The birth of Jesus marks a fresh beginning that makes the angels sing. The Spirit impregnates Mary, and now wise men bow before mother and child.  Meanwhile Satan hisses in King Herod’s ear, and he slays every boy child in Bethlehem. Jesus escapes, and through his growing years he maintains a low profile, until his cousin John goes public with preaching about the coming Messiah, and baptizing in anticipation of his work. That fanfare brings us to today’s Gospel. As Jesus rises from the river the Spirit drives him emptyhanded into the wilderness, where hunger and hostility drain him.  Approaching as an admiring friend, Satan suggests Jesus use his divine powers to feed himself; Jesus stands the devil off with scripture.  Then, feigning flattery, Satan offers Jesus practical help in seeking converts; again Jesus silences Satan with God’s words.  Finally Satan tries reverse psychology: fine, throw yourself down from the heights, and see if God will save you! For one last time Jesus again stands firm on God’s sovereign reign.  Defeated for the moment, Satan slouches off until “an opportune time.”
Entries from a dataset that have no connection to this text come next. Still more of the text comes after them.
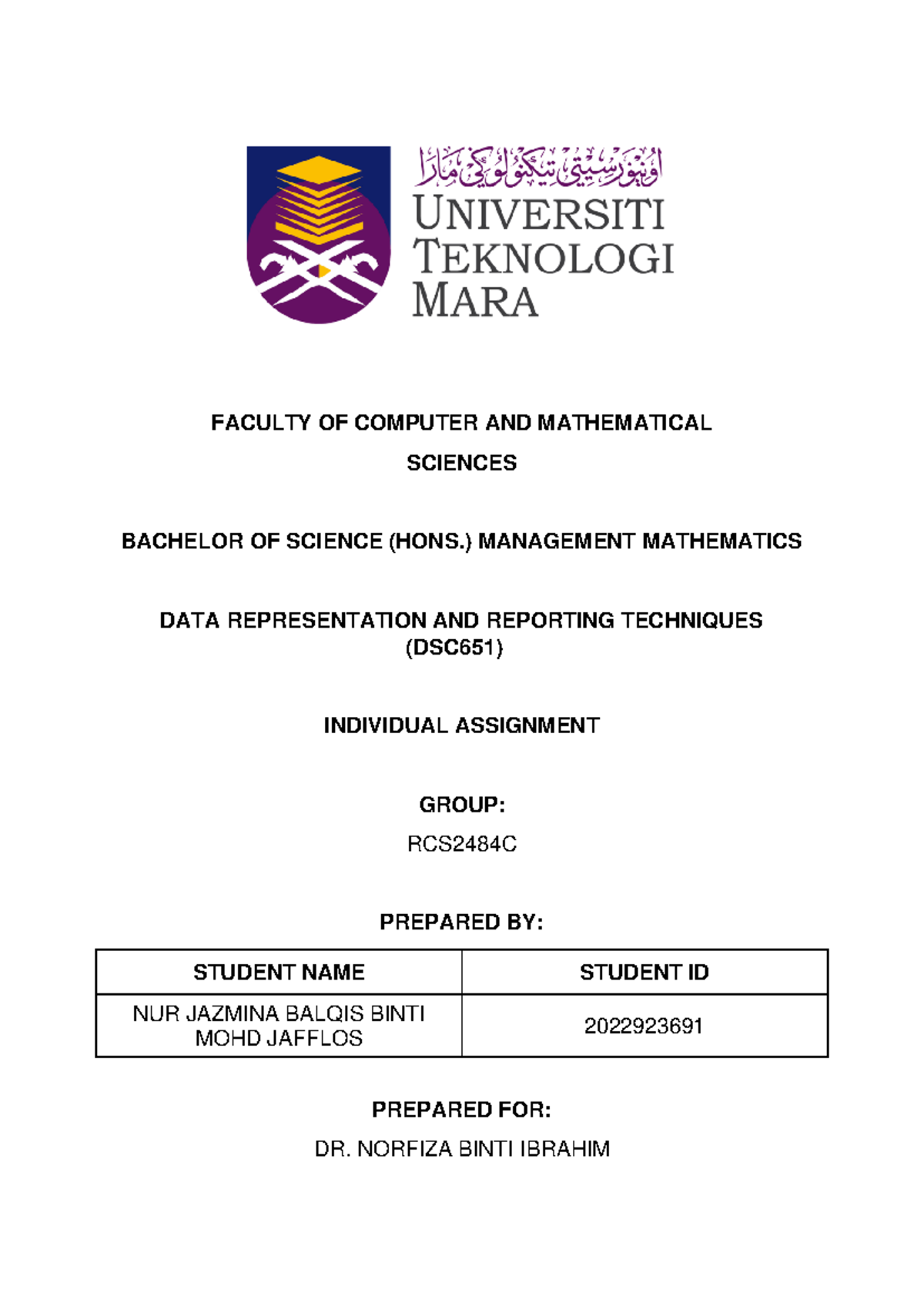 اونيۏرسيتي تيكنولوݢي مارا

UNIVERSITI TEKNOLOGI MARA

FACULTY OF COMPUTER AND MATHEMATICAL SCIENCES

BACHELOR OF SCIENCE (HONS.) MANAGEMENT MATHEMATICS

DATA REPRESENTATION AND REPORTING TECHNIQUES (DSC651)

INDIVIDUAL ASSIGNMENT

GROUP:

RCS2484C

PREPARED BY:

| STUDENT NAME | STUDENT ID |
|---|---|
| NUR JAZMINA BALQIS BINTI MOHD JAFFLOS | 2022923691 |

PREPARED FOR:

DR. NORFIZA BINTI IBRAHIM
But the wait isn’t long. Satan finds many such times throughout Jesus’ ministry—again most of them are incognito, through naïve surrogates. There is the day a demanding mob tries to hurl Jesus to his death, but he mysteriously slips their hold.  There is the day that scheming enemies try to trap Jesus in breaking religious law, but he thwarts them by performing a touchless healing. There is the day that scoffing neighbors condemn Jesus as insane, and his family rushes to whisk him off the streets. There is the tumultuous feeding of the 5000, when his guests selfishly misread his motives, and rush to crown him Provider in Chief. And there is the night of the Last Supper, when Satan enters into Judas Iscariot, one of Christ’s own hand-chosen twelve. Again and again like this, Satan proves to be the invisible enemy within relationships, whose mayhem comes to light only when everything falls apart. Judas’ kiss brings events to a crescendo during Christ’s trumped-up trial.  It triggers the flight of his friends, and sets the mob to shouting “Crucify him! Crucify him!”  The entire narrative of Holy Week heaps satanic betrayal upon betrayal, until the treachery consumes nearly half the pages of the Gospel. That’s how central this cosmic struggle is to faith, as Spirit relentlessly drives events forward, and Satan damnably drags them back.

In honor of this enduring enmity, on the happy day of our baptism, the Church publicly asks each of us which side of this cosmic struggle we are on.  The priest, speaking for all on Prayerbook page 302, asks:

Do you renounce Satan and all the spiritual forces that rebel against God?, and we proclaim, I do.

Do you renounce evil powers of this world which corrupt and destroy the creatures of God?
I do.

Do you renounce all sinful desires that draw you from the Love of God?
I do.

1-2-3. Having thrice defied Satan’s attempts to drag us back from following Christ, we are eager to now be asked,

Do you turn to Jesus Christ and accept him as your savior?
I do.

Do you put your whole trust in his grace and love?
I do.

Do you promise to follow and obey him as your Lord?
I do.

And with that bold, threefold declaration of the side we are on, we are baptized in the name of Father Son and Holy Spirit, and solemnly signed on the forehead as Christ’s own forever.  Baptism is a beautiful thing, because from this day on, whenever we sense evil’s presence lurking in the shadows and dragging us back, we now know clearly whose we are, and how this struggle will end. As Martin Luther thundered whenever he was tempted, pounding his palm over the place he was signed with the cross: “I am baptized! I am baptized! I am baptized!”  Get your palm ready and keep on pounding until you’re safely home. Amen.